_Your objective:_
Return, word for word, every line that follows.

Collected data
"""

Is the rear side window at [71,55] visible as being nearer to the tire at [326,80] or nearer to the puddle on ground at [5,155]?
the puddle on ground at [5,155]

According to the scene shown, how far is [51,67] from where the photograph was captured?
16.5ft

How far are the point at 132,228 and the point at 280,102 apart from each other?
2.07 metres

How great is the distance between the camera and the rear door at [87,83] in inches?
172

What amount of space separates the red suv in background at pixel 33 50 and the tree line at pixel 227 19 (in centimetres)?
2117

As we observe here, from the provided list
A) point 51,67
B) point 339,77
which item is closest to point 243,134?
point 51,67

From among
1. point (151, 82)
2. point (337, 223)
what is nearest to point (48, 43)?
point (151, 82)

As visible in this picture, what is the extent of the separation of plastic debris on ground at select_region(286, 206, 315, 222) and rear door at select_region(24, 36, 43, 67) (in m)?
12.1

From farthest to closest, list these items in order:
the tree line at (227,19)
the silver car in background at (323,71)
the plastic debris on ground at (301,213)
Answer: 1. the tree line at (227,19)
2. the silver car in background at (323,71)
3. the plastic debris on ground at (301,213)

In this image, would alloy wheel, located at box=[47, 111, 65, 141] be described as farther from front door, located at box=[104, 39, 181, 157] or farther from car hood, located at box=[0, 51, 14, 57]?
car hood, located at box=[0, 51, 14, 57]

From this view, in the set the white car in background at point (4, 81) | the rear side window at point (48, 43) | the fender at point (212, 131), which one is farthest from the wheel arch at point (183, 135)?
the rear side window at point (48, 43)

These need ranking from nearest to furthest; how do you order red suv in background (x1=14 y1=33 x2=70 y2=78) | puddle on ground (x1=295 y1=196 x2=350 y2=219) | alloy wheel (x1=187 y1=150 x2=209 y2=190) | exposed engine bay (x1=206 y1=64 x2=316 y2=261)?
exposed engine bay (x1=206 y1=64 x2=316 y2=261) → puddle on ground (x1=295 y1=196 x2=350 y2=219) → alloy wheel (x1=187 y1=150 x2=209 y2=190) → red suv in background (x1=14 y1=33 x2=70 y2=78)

"""

_Solution:_
Is the rear side window at [71,55] visible as being nearer to the tire at [326,80] or nearer to the puddle on ground at [5,155]?
the puddle on ground at [5,155]

According to the scene shown, how far is [51,67] from where the photograph was captured?
16.5ft

How far are the point at 132,228 and the point at 280,102 apart from each other?
2.07 metres

How great is the distance between the camera and the rear door at [87,83] in inches?
172

What amount of space separates the red suv in background at pixel 33 50 and the tree line at pixel 227 19 (in centimetres)?
2117

As we observe here, from the provided list
A) point 51,67
B) point 339,77
which item is closest to point 243,134?
point 51,67

From among
1. point (151, 82)
2. point (337, 223)
what is nearest to point (48, 43)?
point (151, 82)

As visible in this picture, what is the extent of the separation of plastic debris on ground at select_region(286, 206, 315, 222) and rear door at select_region(24, 36, 43, 67) (in m)?
12.1

From farthest to closest, list these items in order:
the tree line at (227,19)
the silver car in background at (323,71)
the plastic debris on ground at (301,213)
Answer: 1. the tree line at (227,19)
2. the silver car in background at (323,71)
3. the plastic debris on ground at (301,213)

In this image, would alloy wheel, located at box=[47, 111, 65, 141] be described as farther from front door, located at box=[104, 39, 181, 157] or farther from car hood, located at box=[0, 51, 14, 57]?
car hood, located at box=[0, 51, 14, 57]

From this view, in the set the white car in background at point (4, 81) | the rear side window at point (48, 43) | the fender at point (212, 131), which one is farthest from the wheel arch at point (183, 135)?
the rear side window at point (48, 43)

These need ranking from nearest to furthest; how do you order red suv in background (x1=14 y1=33 x2=70 y2=78) | puddle on ground (x1=295 y1=196 x2=350 y2=219) | alloy wheel (x1=187 y1=150 x2=209 y2=190) | exposed engine bay (x1=206 y1=64 x2=316 y2=261)?
exposed engine bay (x1=206 y1=64 x2=316 y2=261) → puddle on ground (x1=295 y1=196 x2=350 y2=219) → alloy wheel (x1=187 y1=150 x2=209 y2=190) → red suv in background (x1=14 y1=33 x2=70 y2=78)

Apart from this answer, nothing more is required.